Akash Shinde

Personal information
- Full name: Akash Santosh Shinde
- Nickname: Sky Shinde
- Nationality: Indian
- Born: 7 March 2001 (age 25)
- Years active: 23
- Height: 180 cm (5 ft 11 in)
- Weight: 74 kg (163 lb)

Sport
- Country: India
- Sport: Kabaddi
- League: Pro Kabaddi League
- Team: Bengaluru Bulls

Medal record
Men's Kabaddi
Representing India
Asian Games
| Gold medal – first place | 2022 Hangzhou | Team |

= Akash Shinde =

Indian kabaddi player

Akash Santosh Shinde (born 7 March 2001) is an Indian professional Kabaddi player from Nashik, Maharashtra who plays in the Pro Kabaddi League.
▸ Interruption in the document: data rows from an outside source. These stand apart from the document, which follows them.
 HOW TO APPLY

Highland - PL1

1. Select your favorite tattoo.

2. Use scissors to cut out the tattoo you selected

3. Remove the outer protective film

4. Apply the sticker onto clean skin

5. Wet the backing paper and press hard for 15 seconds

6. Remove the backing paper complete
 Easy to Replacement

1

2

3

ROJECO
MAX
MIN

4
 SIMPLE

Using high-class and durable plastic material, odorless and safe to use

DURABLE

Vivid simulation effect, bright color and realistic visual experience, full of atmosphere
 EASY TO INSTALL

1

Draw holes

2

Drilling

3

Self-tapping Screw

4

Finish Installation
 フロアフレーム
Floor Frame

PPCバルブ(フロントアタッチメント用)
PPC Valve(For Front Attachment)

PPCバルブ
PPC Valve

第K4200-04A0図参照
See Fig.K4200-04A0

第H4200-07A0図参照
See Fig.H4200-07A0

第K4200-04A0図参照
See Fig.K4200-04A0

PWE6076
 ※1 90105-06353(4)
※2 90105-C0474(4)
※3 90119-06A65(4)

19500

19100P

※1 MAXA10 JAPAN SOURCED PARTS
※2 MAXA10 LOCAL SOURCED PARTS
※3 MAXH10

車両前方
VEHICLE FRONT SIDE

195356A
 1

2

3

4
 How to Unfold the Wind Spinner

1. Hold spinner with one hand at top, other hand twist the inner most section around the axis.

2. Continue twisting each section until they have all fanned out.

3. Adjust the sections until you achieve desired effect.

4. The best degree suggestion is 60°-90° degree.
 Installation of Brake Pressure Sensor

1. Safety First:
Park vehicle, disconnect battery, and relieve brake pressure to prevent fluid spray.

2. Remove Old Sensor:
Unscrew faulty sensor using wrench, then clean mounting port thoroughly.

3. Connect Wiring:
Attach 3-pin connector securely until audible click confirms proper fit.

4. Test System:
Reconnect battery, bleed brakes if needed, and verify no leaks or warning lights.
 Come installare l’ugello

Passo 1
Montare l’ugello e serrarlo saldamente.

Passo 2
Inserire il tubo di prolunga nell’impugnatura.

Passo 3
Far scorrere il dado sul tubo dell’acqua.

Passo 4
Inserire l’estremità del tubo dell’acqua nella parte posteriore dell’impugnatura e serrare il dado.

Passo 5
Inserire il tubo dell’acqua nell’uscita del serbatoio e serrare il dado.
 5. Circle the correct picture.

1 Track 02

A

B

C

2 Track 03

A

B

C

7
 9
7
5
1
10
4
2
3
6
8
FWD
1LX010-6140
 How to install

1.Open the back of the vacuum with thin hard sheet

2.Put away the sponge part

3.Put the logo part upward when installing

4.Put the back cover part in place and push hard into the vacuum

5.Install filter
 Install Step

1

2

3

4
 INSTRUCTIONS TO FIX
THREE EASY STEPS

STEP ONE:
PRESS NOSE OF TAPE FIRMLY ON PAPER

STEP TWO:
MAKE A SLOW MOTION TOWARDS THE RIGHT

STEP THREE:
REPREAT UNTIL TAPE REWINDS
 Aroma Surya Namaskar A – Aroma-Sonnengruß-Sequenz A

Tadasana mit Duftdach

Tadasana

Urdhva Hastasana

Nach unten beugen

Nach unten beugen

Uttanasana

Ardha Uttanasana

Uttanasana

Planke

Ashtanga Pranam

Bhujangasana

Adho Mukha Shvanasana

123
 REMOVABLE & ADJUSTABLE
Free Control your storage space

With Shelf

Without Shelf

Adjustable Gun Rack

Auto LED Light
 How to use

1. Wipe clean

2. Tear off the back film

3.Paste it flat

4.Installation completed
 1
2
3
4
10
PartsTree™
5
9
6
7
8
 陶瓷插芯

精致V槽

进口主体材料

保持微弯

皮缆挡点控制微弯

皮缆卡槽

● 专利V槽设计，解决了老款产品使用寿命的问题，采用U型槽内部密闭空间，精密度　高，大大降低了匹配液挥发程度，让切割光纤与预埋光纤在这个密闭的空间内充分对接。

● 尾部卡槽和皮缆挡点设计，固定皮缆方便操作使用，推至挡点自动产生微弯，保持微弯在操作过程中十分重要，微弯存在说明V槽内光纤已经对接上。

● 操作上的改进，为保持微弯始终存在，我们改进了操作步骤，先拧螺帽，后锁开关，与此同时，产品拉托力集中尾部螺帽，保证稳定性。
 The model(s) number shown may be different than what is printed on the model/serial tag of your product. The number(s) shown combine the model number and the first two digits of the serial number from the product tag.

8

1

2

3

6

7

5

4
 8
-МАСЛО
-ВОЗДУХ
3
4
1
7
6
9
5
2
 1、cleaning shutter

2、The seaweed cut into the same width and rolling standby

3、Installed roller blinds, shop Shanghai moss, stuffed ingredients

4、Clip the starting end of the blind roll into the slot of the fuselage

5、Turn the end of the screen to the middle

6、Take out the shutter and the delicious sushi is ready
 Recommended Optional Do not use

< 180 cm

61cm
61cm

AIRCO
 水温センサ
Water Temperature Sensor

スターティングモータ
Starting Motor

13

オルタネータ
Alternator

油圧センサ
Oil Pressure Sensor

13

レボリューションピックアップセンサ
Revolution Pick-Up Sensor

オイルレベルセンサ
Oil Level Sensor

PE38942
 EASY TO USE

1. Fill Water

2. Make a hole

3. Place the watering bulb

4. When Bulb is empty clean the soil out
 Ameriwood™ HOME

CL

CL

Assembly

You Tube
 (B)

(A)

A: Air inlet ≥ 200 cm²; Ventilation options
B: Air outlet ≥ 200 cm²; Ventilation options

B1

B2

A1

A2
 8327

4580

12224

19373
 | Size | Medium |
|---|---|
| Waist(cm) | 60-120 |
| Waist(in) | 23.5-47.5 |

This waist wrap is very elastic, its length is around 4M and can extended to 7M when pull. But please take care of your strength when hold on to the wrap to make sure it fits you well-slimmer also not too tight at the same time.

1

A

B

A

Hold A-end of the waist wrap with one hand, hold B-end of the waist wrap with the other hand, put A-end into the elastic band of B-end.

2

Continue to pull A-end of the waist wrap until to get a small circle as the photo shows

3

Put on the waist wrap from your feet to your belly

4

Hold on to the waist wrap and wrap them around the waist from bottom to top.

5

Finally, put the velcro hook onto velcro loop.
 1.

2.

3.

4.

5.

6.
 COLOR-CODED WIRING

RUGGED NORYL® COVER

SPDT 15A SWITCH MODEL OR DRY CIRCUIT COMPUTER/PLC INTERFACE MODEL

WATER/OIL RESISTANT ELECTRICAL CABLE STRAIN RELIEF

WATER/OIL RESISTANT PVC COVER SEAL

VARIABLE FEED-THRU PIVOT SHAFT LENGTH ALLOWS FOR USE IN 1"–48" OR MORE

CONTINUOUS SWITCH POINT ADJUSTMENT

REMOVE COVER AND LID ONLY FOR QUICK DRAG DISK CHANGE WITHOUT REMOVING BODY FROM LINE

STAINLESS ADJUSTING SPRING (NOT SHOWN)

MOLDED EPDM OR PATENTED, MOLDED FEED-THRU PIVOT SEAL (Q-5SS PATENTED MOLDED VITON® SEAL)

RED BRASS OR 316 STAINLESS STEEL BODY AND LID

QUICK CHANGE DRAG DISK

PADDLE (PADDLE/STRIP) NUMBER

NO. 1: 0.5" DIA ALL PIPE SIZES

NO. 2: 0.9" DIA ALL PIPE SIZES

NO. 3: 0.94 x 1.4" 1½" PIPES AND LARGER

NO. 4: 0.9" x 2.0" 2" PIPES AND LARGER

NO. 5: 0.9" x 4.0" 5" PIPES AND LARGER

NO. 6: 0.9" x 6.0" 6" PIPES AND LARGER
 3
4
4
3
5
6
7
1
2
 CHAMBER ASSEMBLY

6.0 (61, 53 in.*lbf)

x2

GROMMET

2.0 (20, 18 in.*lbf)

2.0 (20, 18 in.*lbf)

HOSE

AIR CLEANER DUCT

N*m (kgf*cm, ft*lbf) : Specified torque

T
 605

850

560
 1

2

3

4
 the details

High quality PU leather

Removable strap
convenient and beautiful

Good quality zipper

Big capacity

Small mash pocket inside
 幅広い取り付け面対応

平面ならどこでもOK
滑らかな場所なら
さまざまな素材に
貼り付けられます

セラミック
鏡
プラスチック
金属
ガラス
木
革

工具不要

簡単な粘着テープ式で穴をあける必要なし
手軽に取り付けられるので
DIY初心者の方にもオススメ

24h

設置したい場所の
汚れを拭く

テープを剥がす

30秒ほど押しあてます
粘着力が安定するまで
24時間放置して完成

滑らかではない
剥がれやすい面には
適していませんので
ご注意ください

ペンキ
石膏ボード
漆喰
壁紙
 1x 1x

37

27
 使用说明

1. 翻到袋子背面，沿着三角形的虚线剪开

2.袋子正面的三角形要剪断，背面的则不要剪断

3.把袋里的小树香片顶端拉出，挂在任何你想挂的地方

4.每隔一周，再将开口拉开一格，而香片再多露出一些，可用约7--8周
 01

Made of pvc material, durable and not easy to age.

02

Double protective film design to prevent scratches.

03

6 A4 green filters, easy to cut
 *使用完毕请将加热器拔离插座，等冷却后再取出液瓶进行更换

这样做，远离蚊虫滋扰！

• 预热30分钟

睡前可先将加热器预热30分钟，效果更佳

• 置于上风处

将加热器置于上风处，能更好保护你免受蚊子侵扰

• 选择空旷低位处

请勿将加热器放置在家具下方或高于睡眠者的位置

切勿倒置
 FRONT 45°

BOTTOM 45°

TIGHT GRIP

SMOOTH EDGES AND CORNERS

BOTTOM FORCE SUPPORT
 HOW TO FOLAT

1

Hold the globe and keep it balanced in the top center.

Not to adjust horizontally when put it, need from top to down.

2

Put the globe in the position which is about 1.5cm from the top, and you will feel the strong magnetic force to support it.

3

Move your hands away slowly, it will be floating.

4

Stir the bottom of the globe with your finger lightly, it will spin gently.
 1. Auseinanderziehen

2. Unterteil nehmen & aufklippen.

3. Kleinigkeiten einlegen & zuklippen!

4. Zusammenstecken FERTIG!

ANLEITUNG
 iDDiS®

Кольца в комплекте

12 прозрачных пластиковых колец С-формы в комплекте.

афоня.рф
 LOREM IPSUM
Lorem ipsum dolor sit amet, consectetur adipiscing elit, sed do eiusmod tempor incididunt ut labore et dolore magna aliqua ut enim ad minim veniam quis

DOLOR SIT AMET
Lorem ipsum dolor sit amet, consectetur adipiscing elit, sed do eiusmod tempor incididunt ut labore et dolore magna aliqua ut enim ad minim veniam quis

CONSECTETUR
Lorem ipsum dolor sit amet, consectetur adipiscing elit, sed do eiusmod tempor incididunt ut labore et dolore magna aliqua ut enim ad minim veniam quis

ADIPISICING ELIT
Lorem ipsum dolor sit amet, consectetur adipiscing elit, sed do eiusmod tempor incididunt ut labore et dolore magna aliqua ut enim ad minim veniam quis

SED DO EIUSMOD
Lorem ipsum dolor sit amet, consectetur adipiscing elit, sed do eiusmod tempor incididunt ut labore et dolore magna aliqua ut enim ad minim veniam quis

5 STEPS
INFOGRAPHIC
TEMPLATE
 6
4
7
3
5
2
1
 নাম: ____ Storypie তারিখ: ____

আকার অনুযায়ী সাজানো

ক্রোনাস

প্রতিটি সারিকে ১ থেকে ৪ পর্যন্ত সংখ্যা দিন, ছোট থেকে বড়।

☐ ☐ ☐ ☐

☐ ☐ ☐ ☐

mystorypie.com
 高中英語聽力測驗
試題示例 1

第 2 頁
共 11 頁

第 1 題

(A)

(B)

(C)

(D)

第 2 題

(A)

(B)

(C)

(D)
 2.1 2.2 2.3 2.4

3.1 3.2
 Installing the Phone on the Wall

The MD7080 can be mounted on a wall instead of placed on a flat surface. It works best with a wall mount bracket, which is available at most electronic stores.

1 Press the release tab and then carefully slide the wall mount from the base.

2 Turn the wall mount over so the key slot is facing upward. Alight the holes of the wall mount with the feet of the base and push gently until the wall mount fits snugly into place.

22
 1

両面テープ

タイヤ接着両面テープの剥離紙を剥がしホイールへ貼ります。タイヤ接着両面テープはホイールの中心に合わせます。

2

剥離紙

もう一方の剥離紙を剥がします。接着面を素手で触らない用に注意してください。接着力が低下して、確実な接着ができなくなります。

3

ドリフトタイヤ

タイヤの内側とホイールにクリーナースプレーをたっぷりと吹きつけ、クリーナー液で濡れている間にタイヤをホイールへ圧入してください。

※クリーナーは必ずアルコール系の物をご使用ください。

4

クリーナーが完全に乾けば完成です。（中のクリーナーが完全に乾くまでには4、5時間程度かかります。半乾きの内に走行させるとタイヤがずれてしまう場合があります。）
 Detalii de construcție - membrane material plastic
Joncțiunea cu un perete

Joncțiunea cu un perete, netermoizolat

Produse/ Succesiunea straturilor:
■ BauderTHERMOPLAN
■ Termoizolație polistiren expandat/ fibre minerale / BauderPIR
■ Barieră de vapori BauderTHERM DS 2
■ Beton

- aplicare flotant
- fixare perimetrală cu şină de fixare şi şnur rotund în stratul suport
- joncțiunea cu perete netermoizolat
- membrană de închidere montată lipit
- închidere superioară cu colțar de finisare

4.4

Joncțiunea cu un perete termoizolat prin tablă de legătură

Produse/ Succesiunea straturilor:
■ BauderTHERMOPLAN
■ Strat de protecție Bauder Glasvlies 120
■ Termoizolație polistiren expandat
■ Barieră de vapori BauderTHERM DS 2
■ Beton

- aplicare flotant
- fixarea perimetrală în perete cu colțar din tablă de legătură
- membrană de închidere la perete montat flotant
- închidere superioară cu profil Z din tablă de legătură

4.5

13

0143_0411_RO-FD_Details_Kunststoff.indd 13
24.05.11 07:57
He plays as a left raider for Bengaluru Bulls in PKL. He was selected for the Indian team for the 2022 Asian Games.

== Career ==
Akash was a part of the Indian team that won the gold medal in the Kabaddi finals at the 2022 Asian Games. They beat Iran in a controversial final 33–29.

Currently, he has been signed by Bengaluru Bulls for their 2025 campaign of PKL. He'll be seen playing for the franchise in the upcoming season.